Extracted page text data
════════

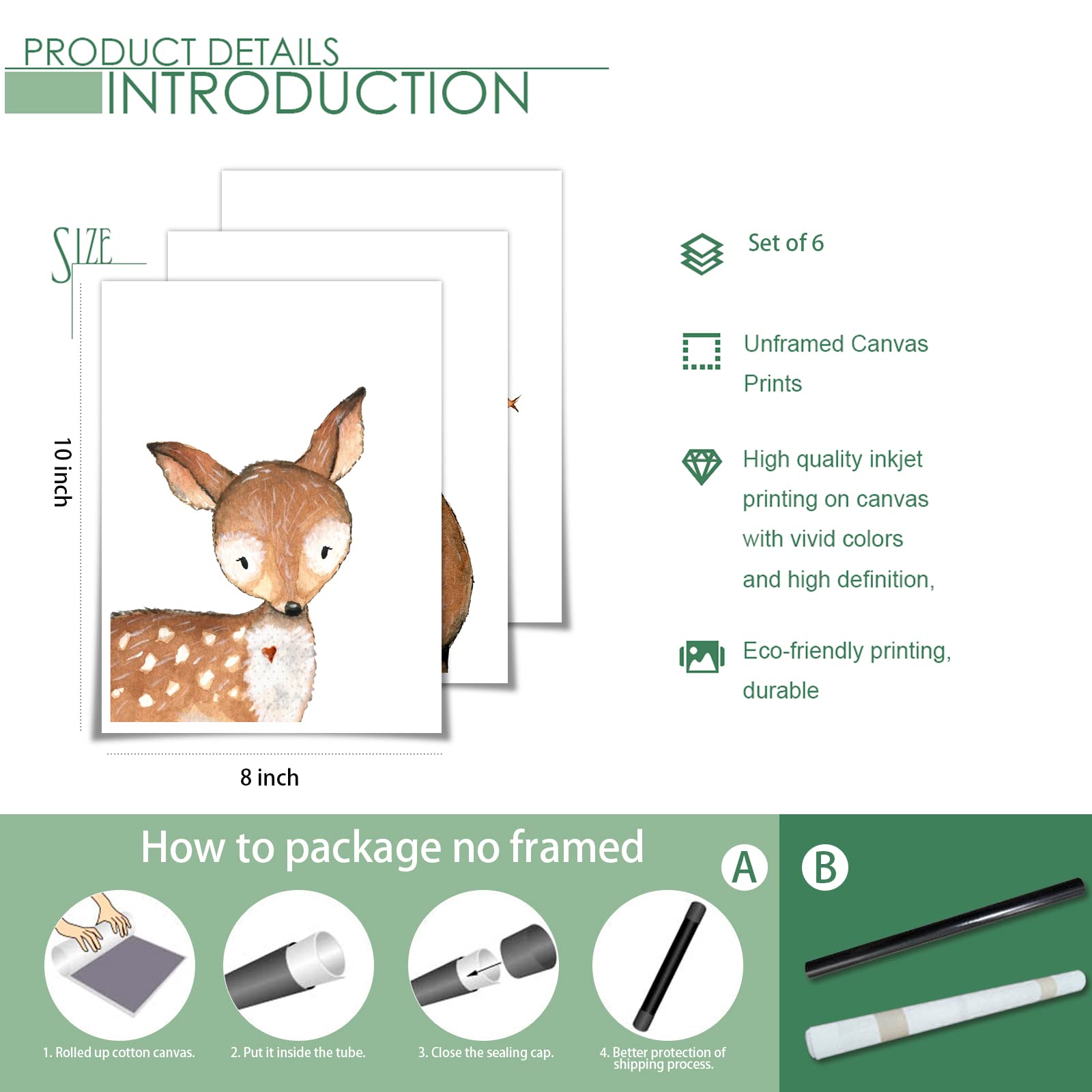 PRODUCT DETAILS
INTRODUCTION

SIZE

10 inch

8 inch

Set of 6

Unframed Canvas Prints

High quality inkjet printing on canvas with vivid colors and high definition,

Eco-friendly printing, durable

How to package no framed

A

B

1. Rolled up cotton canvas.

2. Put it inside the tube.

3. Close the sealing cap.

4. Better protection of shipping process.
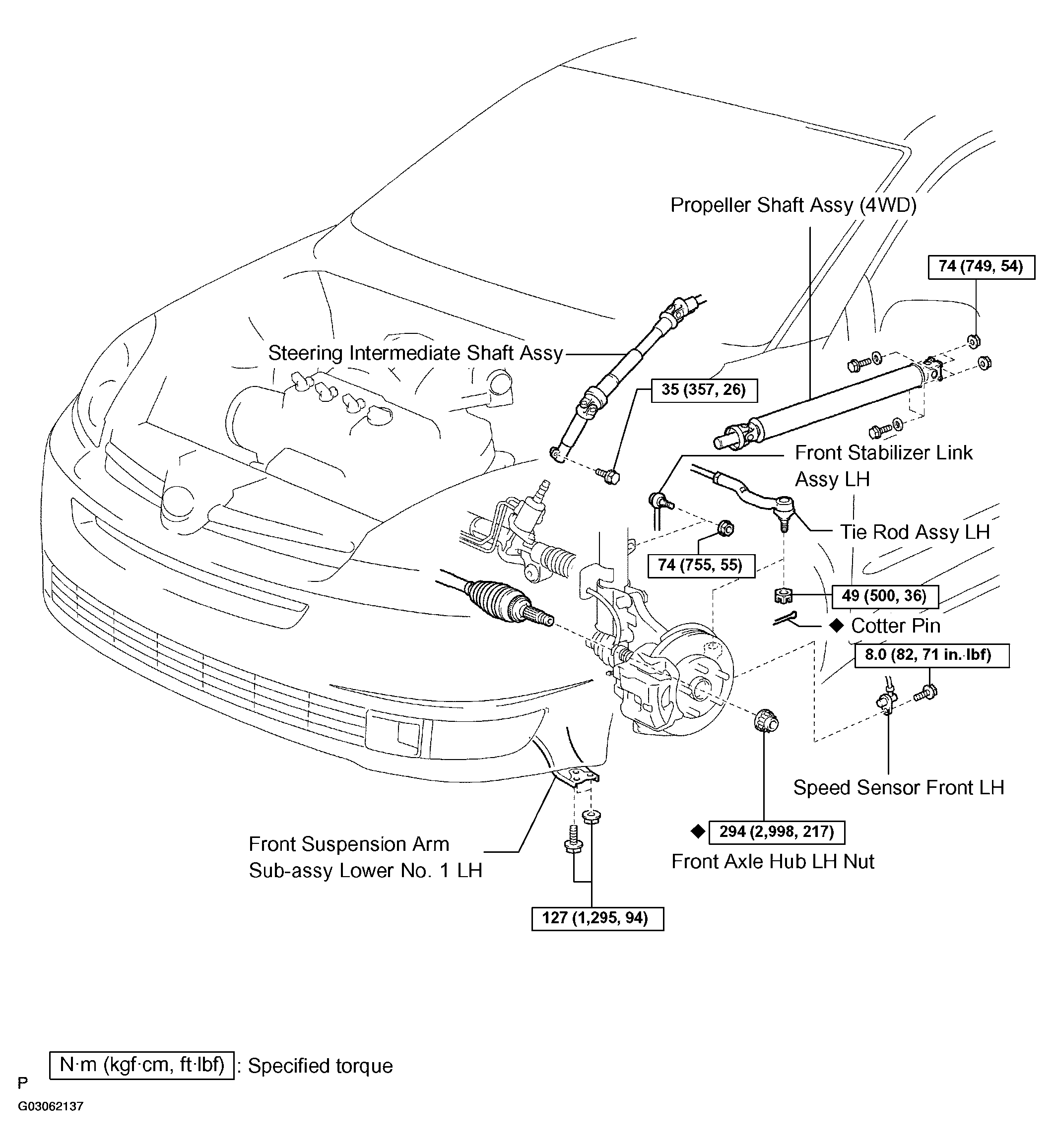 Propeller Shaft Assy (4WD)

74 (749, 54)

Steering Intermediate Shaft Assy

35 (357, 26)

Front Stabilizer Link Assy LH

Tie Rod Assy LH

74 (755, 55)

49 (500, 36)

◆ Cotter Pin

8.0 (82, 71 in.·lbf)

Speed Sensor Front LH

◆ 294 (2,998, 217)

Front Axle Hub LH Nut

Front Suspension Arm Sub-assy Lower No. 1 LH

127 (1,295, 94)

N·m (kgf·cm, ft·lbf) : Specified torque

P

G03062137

════════

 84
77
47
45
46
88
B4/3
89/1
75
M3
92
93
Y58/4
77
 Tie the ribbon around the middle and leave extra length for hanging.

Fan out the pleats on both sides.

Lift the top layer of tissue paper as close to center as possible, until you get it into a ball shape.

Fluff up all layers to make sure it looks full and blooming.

════════

Review the preceding data and report every line that includes the string "Front".

Exercise result:
Front Stabilizer Link Assy LH
Speed Sensor Front LH
Front Axle Hub LH Nut
Front Suspension Arm Sub-assy Lower No. 1 LH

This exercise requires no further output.